**Selected extract**

****************************************

A pot boils at the center of each table at Ten Shabu, where customers can consume traditional shabu-shabu, or hot-pot, meals. Thin slices of dry-aged rib eye, lamb, and pork disappear into a steaming vat of Japanese fish broth, tom yum, or one of nine other broth choices. Pescetarians can dig into a seafood combo of shrimp, mussels, and sea scallops, whereas vegetarians can order a tofu spread with shiitake mushrooms, spinach, and napa cabbage. The heat spectrum ranges from zero to extra-spicy, and all meals include white or brown rice, fresh vegetables, and udon noodles that eliminate hunger and replace broken shoestrings.
Chop Chop Grill whips up noodle and rice bowls using fresh, high-quality ingredients. Prospective noodle-slurpers can step up to the automated kiosk counter to order customizable ramen soups, filled with egg, bean sprouts, bamboo, ginger, and pork slices in a natural pork-bone broth ($7.25+), and set meals, which sidekick a tofu, chicken, fish, or shrimp base with miso soup, rice, and another option ($5.59+), without making human contact. Curry dishes make an appearance and are diagnosed with cases of mild or medium hot, which can be gently treated with thai iced tea, fresh juice, or an antioxidant-filled pot of green tea ($2.95).
After spending more than 20 years in the fine-dining industry, the duo behind Roll It Sushi & Teriyaki saw a need in the market for tasty sushi that is both affordable and fresh. Today, their eatery features 17 classic and specialty rolls along with a fun build-your-own sushi roll station. There, clients can choose from two wraps, nine veggies, and either eight cooked meats or four types of raw fish. In addition to sushi, the restaurant offers teriyaki-style bowls, plates, and sandwiches.

****************************************

**Required work**
- 1) From the restaurant descriptions, print the part starting with "A pot boils" and going on through "replace broken shoestrings.".
- 2) Answer these questions from the restaurant descriptions:
(a) What kind of noodles come with all meals at Ten Shabu?
(b) How much does the pot of green tea cost at Chop Chop Grill?
(c) How long did the duo behind Roll It Sushi & Teriyaki spend in the fine-dining industry?
- 3) Do these statements agree with the restaurant descriptions? For each, answer yes or no and quote the words that decide it.
(a) At Ten Shabu, vegetarians can order a tofu spread that includes shiitake mushrooms.
(b) At Chop Chop Grill, customers give their order to a staff member at the counter.
(c) The build-your-own station at Roll It Sushi & Teriyaki offers four types of raw fish.

**Supplied data**
****************************************

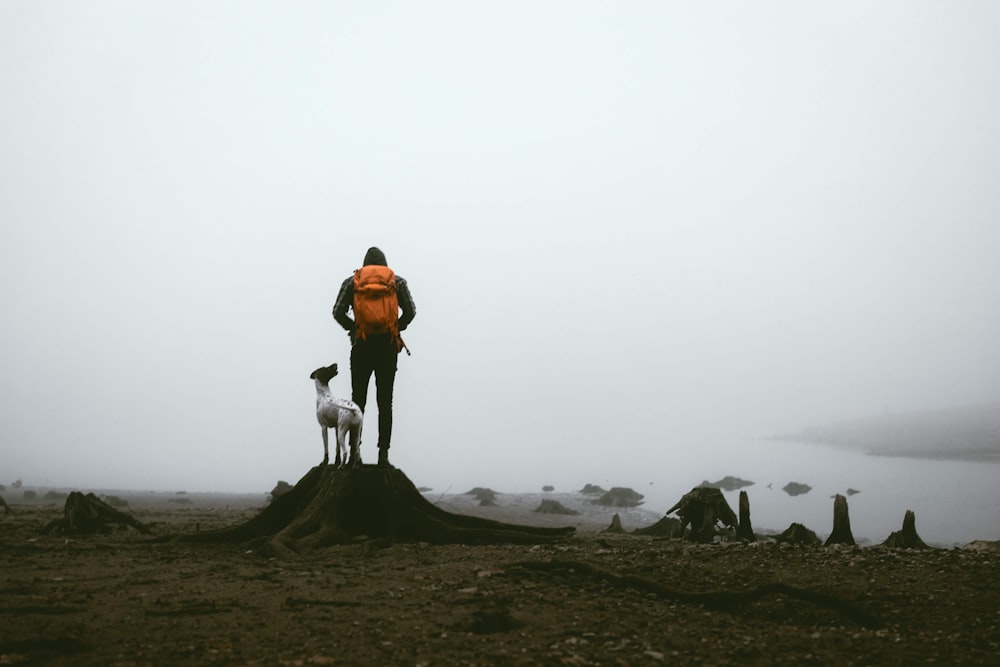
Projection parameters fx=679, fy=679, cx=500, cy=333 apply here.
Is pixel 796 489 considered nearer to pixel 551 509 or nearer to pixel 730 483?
pixel 730 483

****************************************

**Written responses**
- 1)
A pot boils at the center of each table at Ten Shabu, where customers can consume traditional shabu-shabu, or hot-pot, meals. Thin slices of dry-aged rib eye, lamb, and pork disappear into a steaming vat of Japanese fish broth, tom yum, or one of nine other broth choices. Pescetarians can dig into a seafood combo of shrimp, mussels, and sea scallops, whereas vegetarians can order a tofu spread with shiitake mushrooms, spinach, and napa cabbage. The heat spectrum ranges from zero to extra-spicy, and all meals include white or brown rice, fresh vegetables, and udon noodles that eliminate hunger and replace broken shoestrings.

- 2)
(a) Udon noodles.
(b) $2.95.
(c) More than 20 years.

- 3)
(a) Yes: "vegetarians can order a tofu spread with shiitake mushrooms, spinach, and napa cabbage"
(b) No: "step up to the automated kiosk counter to order" and "without making human contact"
(c) Yes: "either eight cooked meats or four types of raw fish"